The problem
Please condense the paragraph beginning "The 12CrNi2 alloy steel powder" in the abstract below into a short bulleted list that keeps its main facts.

Text provided
***

Abstract
The 12CrNi2 alloy steel powder studied in the present paper is mainly used to manufacture camshafts for nuclear power emergency diesel engines. Laser cladding deposition is of great significance for the manufacture of nuclear power emergency diesel camshafts, which has the advantages of reducing material cost and shortening the manufacturing cycle. However, due to the extremely uneven heating of the components during the deposition process, a complex residual stress field occurs, resulting in crack defects and residual deformation of the components. In the present paper, 12CrNi2 bulk specimens were prepared on the Q460E high-strength structural steel substrate at different preheating temperatures by laser cladding deposition technique, and a finite element residual stress analysis model was established to investigate the effects of different preheating temperatures on the microstructure, properties, and residual stress of the specimens. The results of the experiments and finite element simulations show that with the increase of preheating temperature, the content of martensite/bainite in the deposited layer decreases, and the ferrite content increases. The proper preheating temperature (150 °C) has good mechanical properties. The residual stress on the surface of each specimen decreases with the increase of the preheating temperature. The longitudinal stress is greater at the rear-end deposition part, and the lateral residual stress is greater on both sides along the scanning direction.

***

Extracted records
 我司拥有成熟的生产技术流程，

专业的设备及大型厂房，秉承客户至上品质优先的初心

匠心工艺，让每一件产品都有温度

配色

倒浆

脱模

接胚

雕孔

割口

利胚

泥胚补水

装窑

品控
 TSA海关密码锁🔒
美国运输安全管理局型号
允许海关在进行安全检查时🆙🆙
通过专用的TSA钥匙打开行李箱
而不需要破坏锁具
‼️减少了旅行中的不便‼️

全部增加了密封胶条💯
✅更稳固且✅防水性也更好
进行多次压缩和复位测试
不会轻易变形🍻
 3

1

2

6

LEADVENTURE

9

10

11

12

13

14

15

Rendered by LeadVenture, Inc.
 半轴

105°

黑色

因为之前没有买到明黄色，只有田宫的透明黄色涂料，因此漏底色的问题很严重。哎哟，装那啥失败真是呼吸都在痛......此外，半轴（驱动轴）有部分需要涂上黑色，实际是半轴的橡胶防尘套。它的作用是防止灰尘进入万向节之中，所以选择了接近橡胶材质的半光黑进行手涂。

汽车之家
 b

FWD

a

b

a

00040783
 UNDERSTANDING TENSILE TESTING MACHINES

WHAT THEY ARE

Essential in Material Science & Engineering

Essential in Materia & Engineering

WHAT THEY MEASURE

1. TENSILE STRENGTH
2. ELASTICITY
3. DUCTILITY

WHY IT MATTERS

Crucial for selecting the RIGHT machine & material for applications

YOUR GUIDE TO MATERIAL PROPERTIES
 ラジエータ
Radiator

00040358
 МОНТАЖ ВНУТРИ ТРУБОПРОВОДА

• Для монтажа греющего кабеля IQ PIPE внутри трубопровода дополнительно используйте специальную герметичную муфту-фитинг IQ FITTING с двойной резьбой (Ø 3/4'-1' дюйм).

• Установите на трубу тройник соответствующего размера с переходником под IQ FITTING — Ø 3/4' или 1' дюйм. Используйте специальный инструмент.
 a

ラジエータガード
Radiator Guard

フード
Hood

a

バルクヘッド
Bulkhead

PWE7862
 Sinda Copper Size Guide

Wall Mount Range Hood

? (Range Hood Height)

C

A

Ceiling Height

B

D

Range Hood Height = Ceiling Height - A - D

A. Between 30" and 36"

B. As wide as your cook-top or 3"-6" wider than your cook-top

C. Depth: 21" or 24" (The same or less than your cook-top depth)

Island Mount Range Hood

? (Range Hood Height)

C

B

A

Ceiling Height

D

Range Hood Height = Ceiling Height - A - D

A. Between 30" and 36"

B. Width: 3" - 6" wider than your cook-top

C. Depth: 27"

***

Answer for the task
- 12CrNi2 alloy steel powder is mainly used to make camshafts for nuclear power emergency diesel engines.
- Laser cladding deposition matters for making these camshafts because it lowers material cost and shortens the manufacturing cycle.
- Highly uneven heating during deposition creates a complex residual stress field, which causes cracks and residual deformation.
- 12CrNi2 bulk specimens were deposited by laser cladding on a Q460E high-strength structural steel substrate at different preheating temperatures.
- A finite element residual stress model was built to study how preheating temperature affects microstructure, properties and residual stress.
- As preheating temperature rises, martensite/bainite in the deposited layer decreases and ferrite increases.
- A preheating temperature of 150 °C gives good mechanical properties.
- Surface residual stress decreases as preheating temperature increases.
- Longitudinal stress is greater at the rear-end deposition part, and lateral residual stress is greater on both sides along the scanning direction.